### WHAT THE EXERCISE ASKS
Repeat the entries below exactly as they appear, with no pictures.

[Saved data entries]
________________________________________

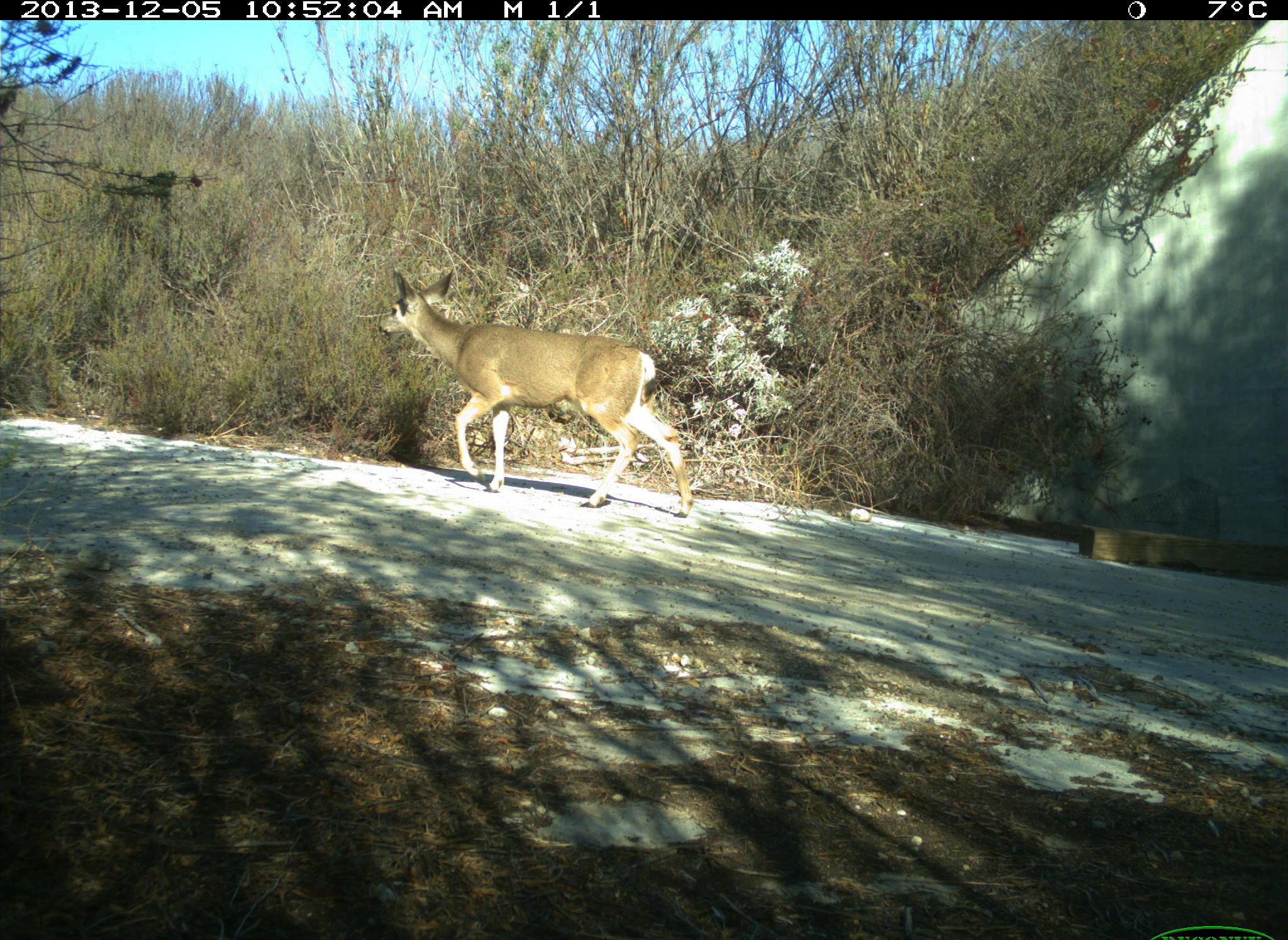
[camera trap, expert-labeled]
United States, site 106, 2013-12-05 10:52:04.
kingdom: Animalia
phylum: Chordata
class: Mammalia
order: Artiodactyla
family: Cervidae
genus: Odocoileus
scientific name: Odocoileus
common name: deer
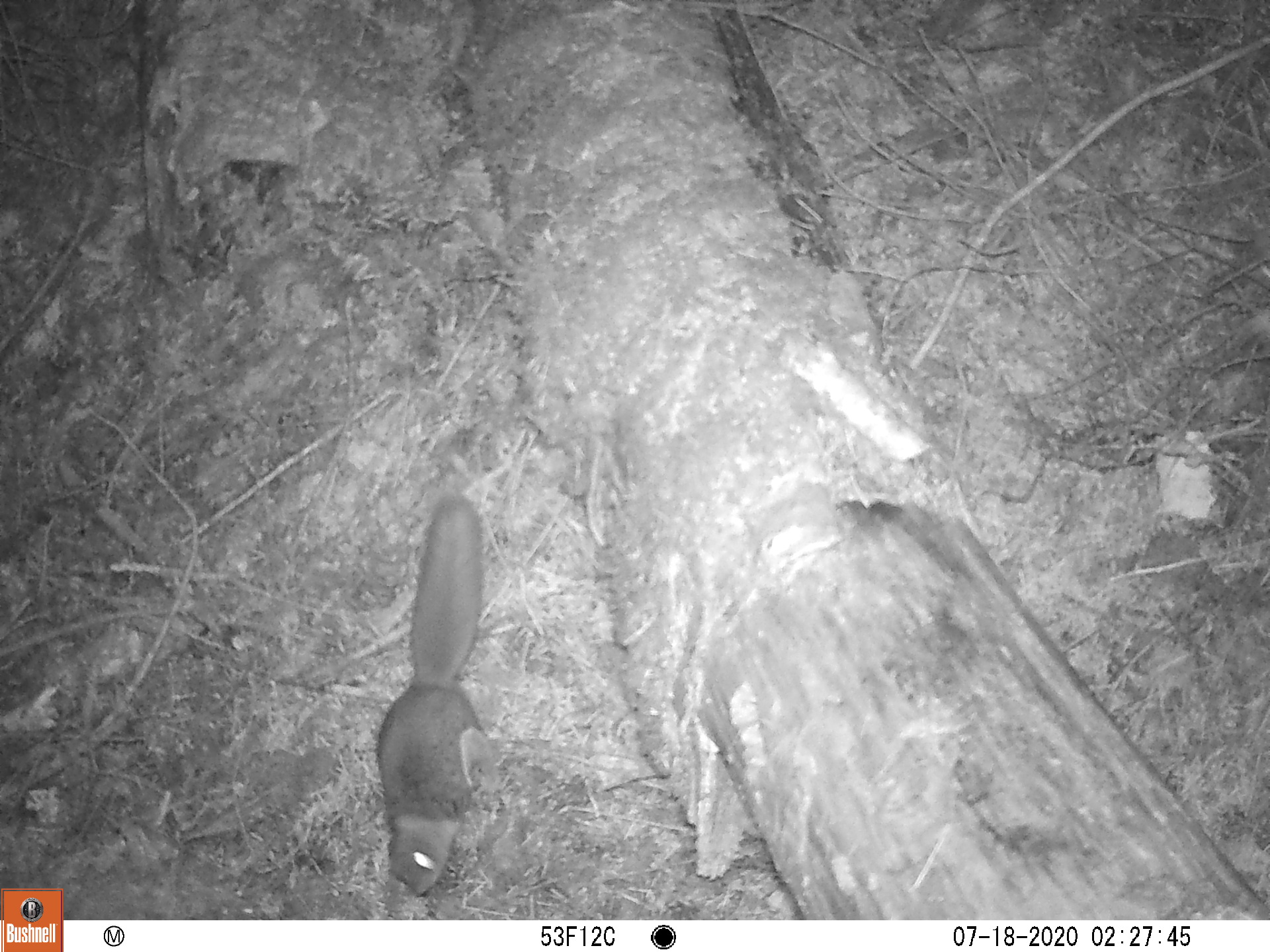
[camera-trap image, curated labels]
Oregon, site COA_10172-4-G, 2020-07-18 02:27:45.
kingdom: Animalia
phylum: Chordata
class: Mammalia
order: Rodentia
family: Sciuridae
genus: Glaucomys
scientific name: Glaucomys oregonensis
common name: humboldt's flying squirrel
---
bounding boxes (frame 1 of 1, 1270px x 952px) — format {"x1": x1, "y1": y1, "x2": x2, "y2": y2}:
humboldt's flying squirrel: {"x1": 366, "y1": 484, "x2": 497, "y2": 906}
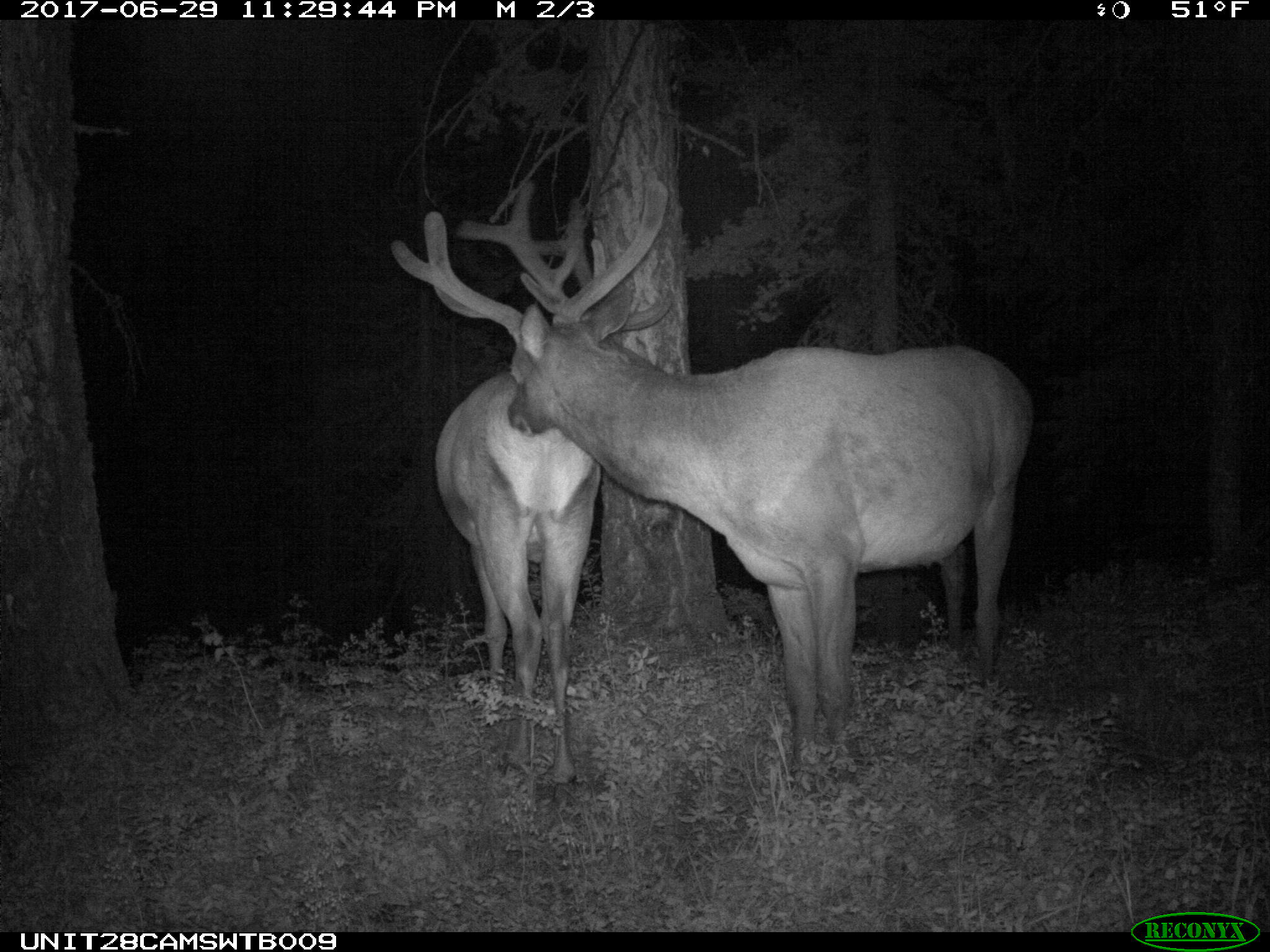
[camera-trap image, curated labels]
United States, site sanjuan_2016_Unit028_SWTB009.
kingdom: Animalia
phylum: Chordata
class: Mammalia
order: Artiodactyla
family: Cervidae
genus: Cervus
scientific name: Cervus elaphus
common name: red deer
Cervus elaphus (red deer).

________________________________________

### TASK ANSWER
[camera trap, expert-labeled]
United States, site 106, 2013-12-05 10:52:04.
kingdom: Animalia
phylum: Chordata
class: Mammalia
order: Artiodactyla
family: Cervidae
genus: Odocoileus
scientific name: Odocoileus
common name: deer
[camera-trap image, curated labels]
Oregon, site COA_10172-4-G, 2020-07-18 02:27:45.
kingdom: Animalia
phylum: Chordata
class: Mammalia
order: Rodentia
family: Sciuridae
genus: Glaucomys
scientific name: Glaucomys oregonensis
common name: humboldt's flying squirrel
---
bounding boxes (frame 1 of 1, 1270px x 952px) — format {"x1": x1, "y1": y1, "x2": x2, "y2": y2}:
humboldt's flying squirrel: {"x1": 366, "y1": 484, "x2": 497, "y2": 906}
[camera-trap image, curated labels]
United States, site sanjuan_2016_Unit028_SWTB009.
kingdom: Animalia
phylum: Chordata
class: Mammalia
order: Artiodactyla
family: Cervidae
genus: Cervus
scientific name: Cervus elaphus
common name: red deer
Cervus elaphus (red deer).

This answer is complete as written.